# What is being asked:
Write out all of the data below again, requests included, adding 138 to every coordinate in the answers.

################

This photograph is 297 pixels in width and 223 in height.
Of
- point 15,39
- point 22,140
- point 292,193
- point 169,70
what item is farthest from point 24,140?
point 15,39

################

# Answer in full:
This photograph is 297 pixels in width and 223 in height.
Of
- point 15,39
- point 22,140
- point 292,193
- point 169,70
what item is farthest from point 24,140?
point 153,177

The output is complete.